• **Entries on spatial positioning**
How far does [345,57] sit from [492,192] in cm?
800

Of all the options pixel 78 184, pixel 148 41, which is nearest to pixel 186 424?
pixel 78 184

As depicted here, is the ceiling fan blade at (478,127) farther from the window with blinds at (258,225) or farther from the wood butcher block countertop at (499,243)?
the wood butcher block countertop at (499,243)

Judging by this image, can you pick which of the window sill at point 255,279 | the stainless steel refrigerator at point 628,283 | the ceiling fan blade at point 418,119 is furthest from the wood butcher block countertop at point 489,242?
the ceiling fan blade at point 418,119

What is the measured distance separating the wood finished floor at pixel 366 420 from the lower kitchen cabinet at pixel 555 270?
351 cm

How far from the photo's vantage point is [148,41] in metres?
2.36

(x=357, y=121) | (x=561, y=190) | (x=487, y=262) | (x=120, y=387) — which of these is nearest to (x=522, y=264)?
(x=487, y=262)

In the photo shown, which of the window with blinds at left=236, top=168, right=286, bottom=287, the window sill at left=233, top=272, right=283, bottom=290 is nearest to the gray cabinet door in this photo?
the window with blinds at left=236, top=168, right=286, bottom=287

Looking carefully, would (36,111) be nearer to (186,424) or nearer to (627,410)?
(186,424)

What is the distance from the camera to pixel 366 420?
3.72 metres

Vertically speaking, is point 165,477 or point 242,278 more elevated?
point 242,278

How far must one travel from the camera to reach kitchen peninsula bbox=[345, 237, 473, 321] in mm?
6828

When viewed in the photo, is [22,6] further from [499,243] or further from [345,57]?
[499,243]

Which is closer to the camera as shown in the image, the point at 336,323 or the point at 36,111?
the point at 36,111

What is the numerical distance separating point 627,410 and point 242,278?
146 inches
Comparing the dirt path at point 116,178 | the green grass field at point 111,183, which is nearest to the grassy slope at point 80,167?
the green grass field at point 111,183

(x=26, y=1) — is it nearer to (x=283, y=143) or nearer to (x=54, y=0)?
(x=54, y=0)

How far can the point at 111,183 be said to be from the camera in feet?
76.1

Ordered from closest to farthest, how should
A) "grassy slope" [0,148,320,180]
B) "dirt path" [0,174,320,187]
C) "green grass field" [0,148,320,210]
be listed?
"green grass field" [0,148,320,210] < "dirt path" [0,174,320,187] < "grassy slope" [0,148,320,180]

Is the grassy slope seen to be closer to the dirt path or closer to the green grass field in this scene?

• **Goal**
Reproduce the material verbatim, from the line containing "When viewed in" through its final line, with both of those lines included.

• **Written response**
When viewed in the photo, is [22,6] further from [499,243] or further from [345,57]?
[499,243]

Which is closer to the camera as shown in the image, the point at 336,323 or the point at 36,111?
the point at 36,111

What is the numerical distance separating point 627,410 and point 242,278?
146 inches
Comparing the dirt path at point 116,178 | the green grass field at point 111,183, which is nearest to the grassy slope at point 80,167?
the green grass field at point 111,183

(x=26, y=1) — is it nearer to (x=283, y=143) or nearer to (x=54, y=0)?
(x=54, y=0)

How far can the point at 111,183 be said to be from the camera in feet?
76.1

Ordered from closest to farthest, how should
A) "grassy slope" [0,148,320,180]
B) "dirt path" [0,174,320,187]
C) "green grass field" [0,148,320,210]
be listed?
"green grass field" [0,148,320,210] < "dirt path" [0,174,320,187] < "grassy slope" [0,148,320,180]

Is the grassy slope seen to be closer to the dirt path or closer to the green grass field in this scene?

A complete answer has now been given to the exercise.